Word for word, print out all of the data, omitting every image.

Captioned web image data
◇ ◇ ◇

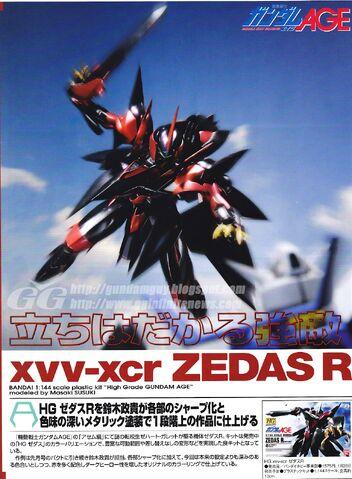 File:Zedas R 1.jpg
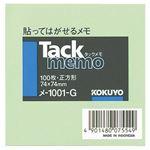 (まとめ) コクヨ タックメモ(ノートタイプ)正方形 74×74mm 緑 メ-1001-G 1冊 【×30セット】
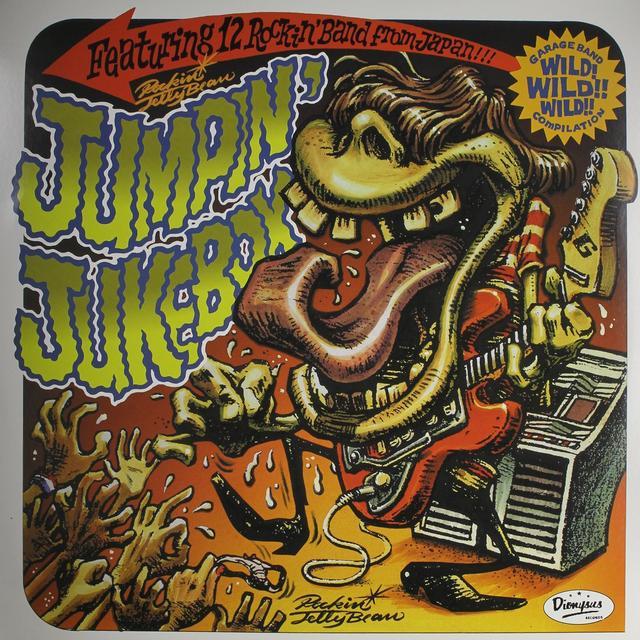 Jellybean'S Jumpin Jukebox / Various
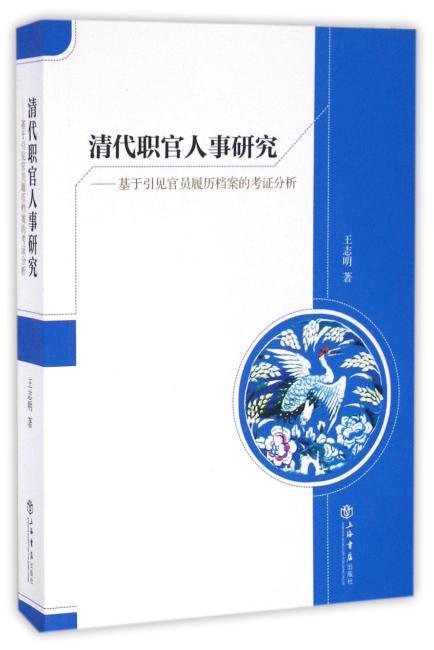 清代职官人事研究——基于引见官员履历档案的考证分析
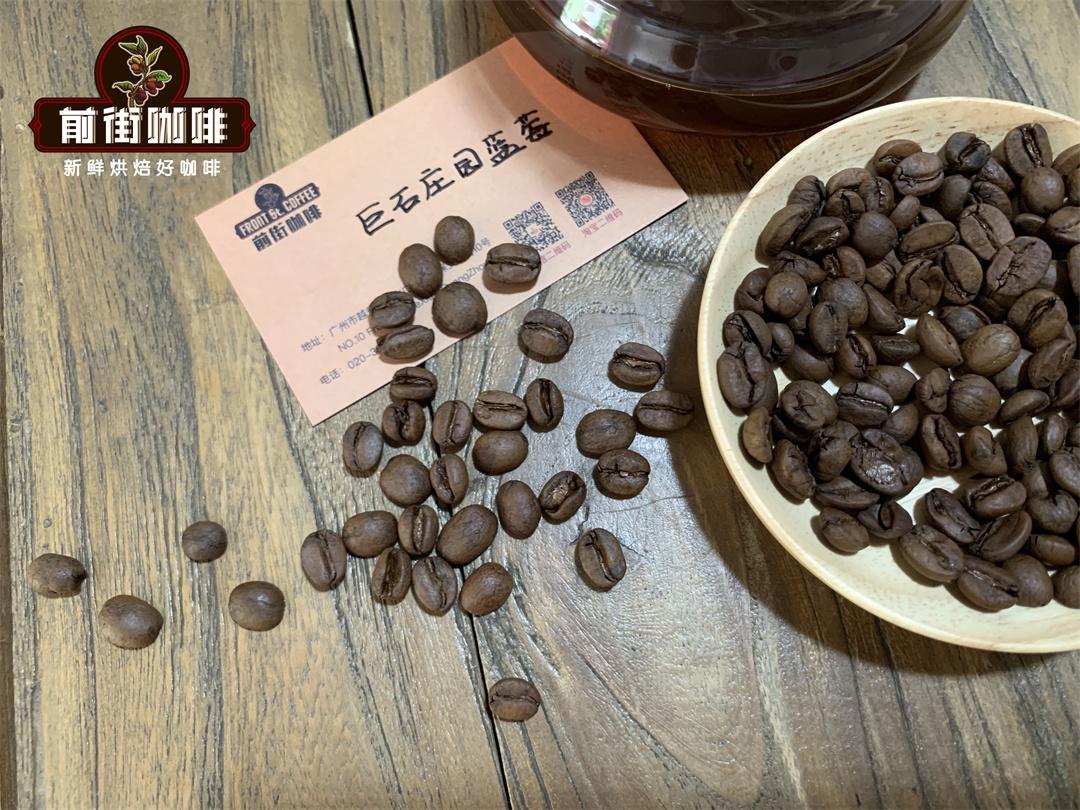 哥斯大黎塔拉珠精品咖啡豆的蜜处理法风味变化发展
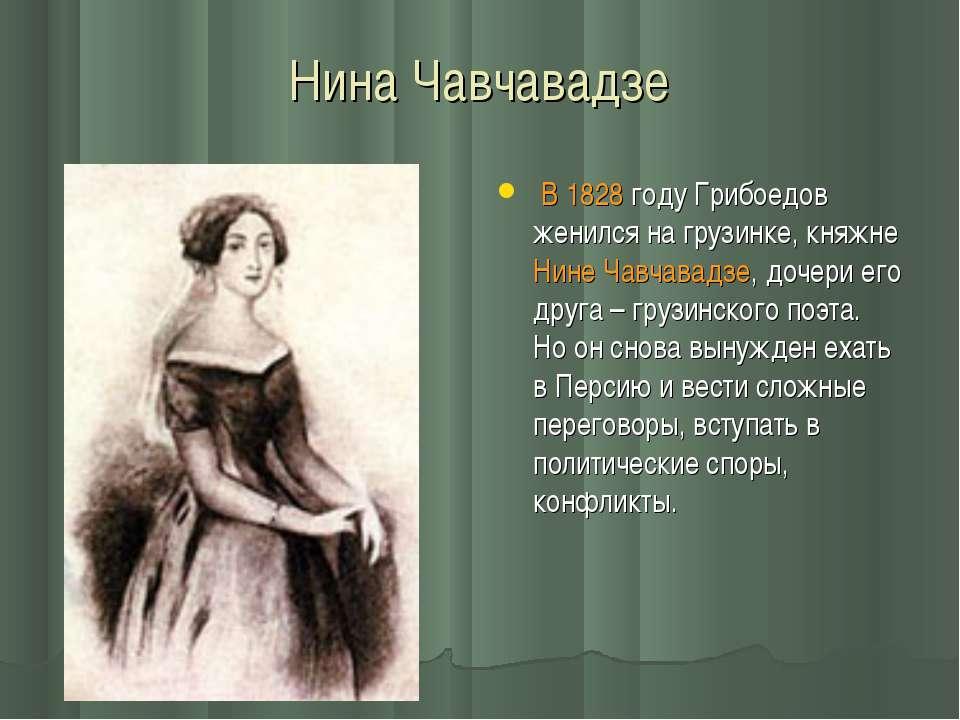 Нина Чавчавадзе В 1828 году Грибоедов женился на грузинке, княжне Нине Чавчав...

◇ ◇ ◇

- _Solution for this exercise_
 File:Zedas R 1.jpg
 (まとめ) コクヨ タックメモ(ノートタイプ)正方形 74×74mm 緑 メ-1001-G 1冊 【×30セット】
 Jellybean'S Jumpin Jukebox / Various
 清代职官人事研究——基于引见官员履历档案的考证分析
 哥斯大黎塔拉珠精品咖啡豆的蜜处理法风味变化发展
 Нина Чавчавадзе В 1828 году Грибоедов женился на грузинке, княжне Нине Чавчав...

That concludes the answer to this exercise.